The premise of Game Night is relatively simple: a group of die-hard gamers (who indulge mostly in board games) enter a real-life ‘game’ of their own where the stakes are life or death. And hey, it’s a comedy!
Jason Bateman and Rachel McAdams star as Max and Annie, and they are introduced to us in an almost Up-esque montage of two people who meet over common interests, bond, and then host game nights forever. Once the cutesy montage is over, we reach a point in their lives where they are trying to have children, but Max is brutally told by the doctor that his sperm are lazy and tells him that it’s also most likely a by-product of his sibling rivalry with his brother, Brooks (played by Kyle Chandler, whom I discovered in Early Edition which I LOVED). Brooks is constantly living the jet-set life much to the envy of Max, but he returns one day and offers to host the couple’s regular game night at his new swanky digs one day. He hires a company to engage them in a real-life mystery game, but that’s when it all horribly goes wrong. Brooks is taken by real goons and, while the group of six don’t realise it at first, they soon catch on that this is playing for the high stakes, where nothing is really transparent.
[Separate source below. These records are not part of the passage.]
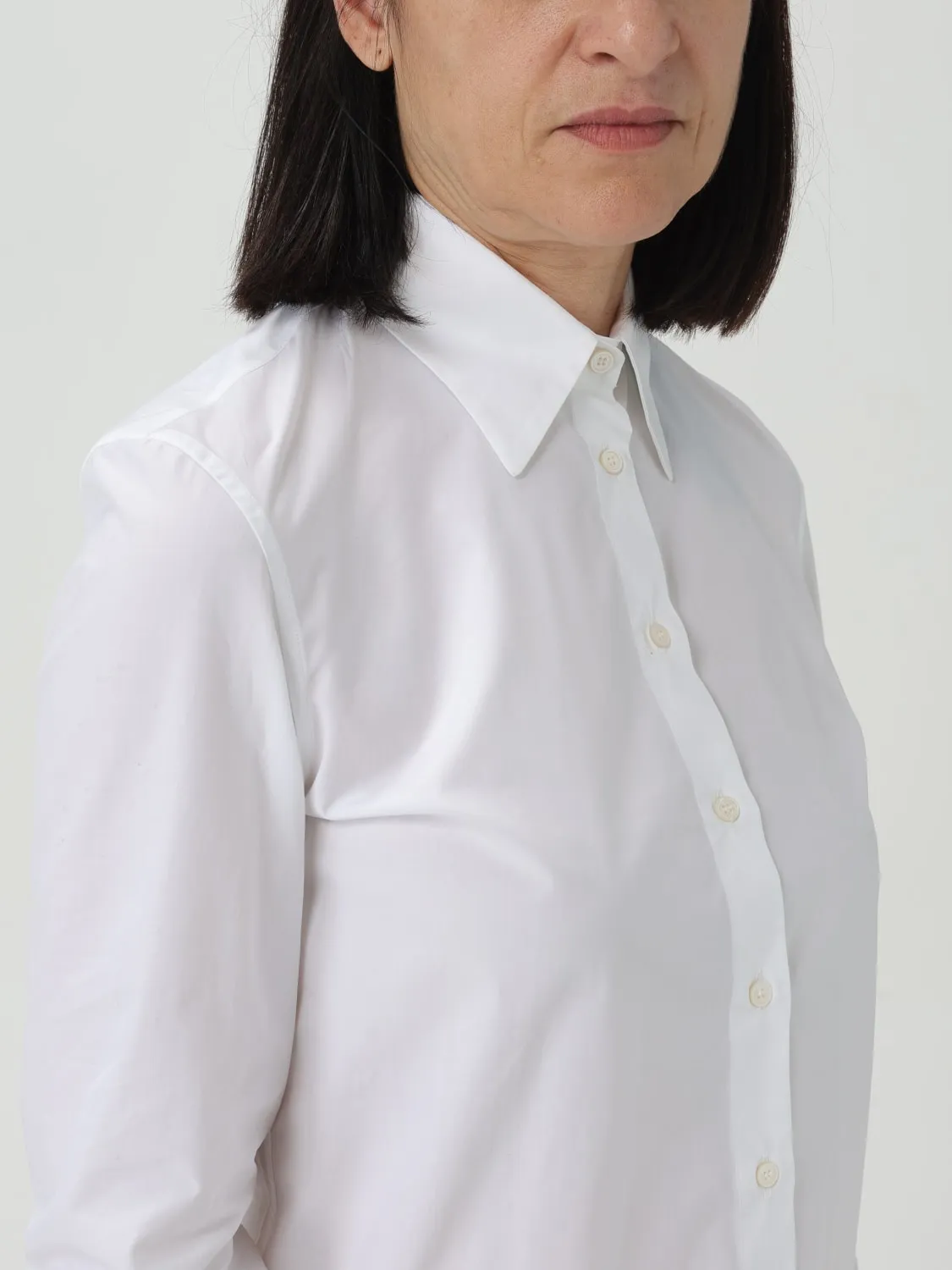 Camisa mujer Fabiana Filippi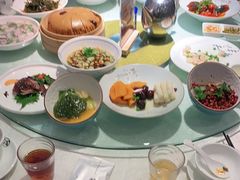 -聚鑫阁·非遗传承江浙菜(正阳店)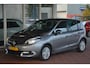Renault Scenic 1.5 dCi Bose Nette Scenic automaat onderhoudshistorie volledig aanwezig laatste beurt bij 144000km riem vv bij 118000 met oa lmv key less navigatie pdc trekhaak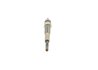 BUJIE INCANDESCENTA BOSCH F 01G 004 02A - Compatibil cu TOYOTA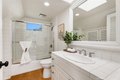 Additional image 21 of 590 Diamond St, Laguna Beach, CA, 92651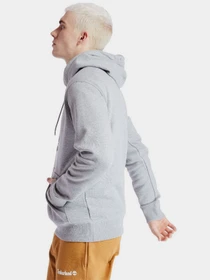 Худи и свитшоты Timberland модель A2BJHAR2 Фото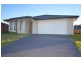 4 CARMAC AVENUE, Port Macquarie NSW 2444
So I said group of six. In addition to Max and Annie, we have Billy Magnussen as Ryan (who is a character that’s slightly blank and seemingly superficial) who, to this game night, brings along Sarah (played by Sharon Horgan), who is pretty different from the usual kind of date he has on hand. The final two are married couple Kevin (Lamorne Morris) and Michelle (Kylie Bunbury). Added to this is the standout performance of Jesse Plemons as Gary, the next-door neighbour of Max and Annie’s, who is their friend Debbie’s ex-husband as well as a cop.
This is a movie with comedic moments, sarcasm, hilarity, and some brilliant deadpan moments. The chemistry between Bateman and McAdams is pretty good, and both their comedic timing is perfectly in tune with each other. Plemons, as I said earlier, steals the show. His character is devoid of any reactions of personality and his blank face and creepy expressions just add to the fun in the movie. And Chandler is great as a rake!
By creating sub-plots for most of the characters, the writers have cleverly pulled off depth and backstory for them, which is nice. There’s a few cool set pieces in the movie, one involving a dog, and the other involving a fairly absurd chase through a huge mansion. The plot isn’t necessarily straightforward though – there are twists and turns, and by the climax scene, it’s almost like the characters are acknowledging that there have been an almost silly number of ‘gotchas!’ – you’ll see what I mean when you see it.
So yes, the story gets absurd at some points. But what works in this movie is that it doesn’t take itself seriously. It’s a game night-themed movie that was presumably set out to entertain audiences, and that’s just what it does.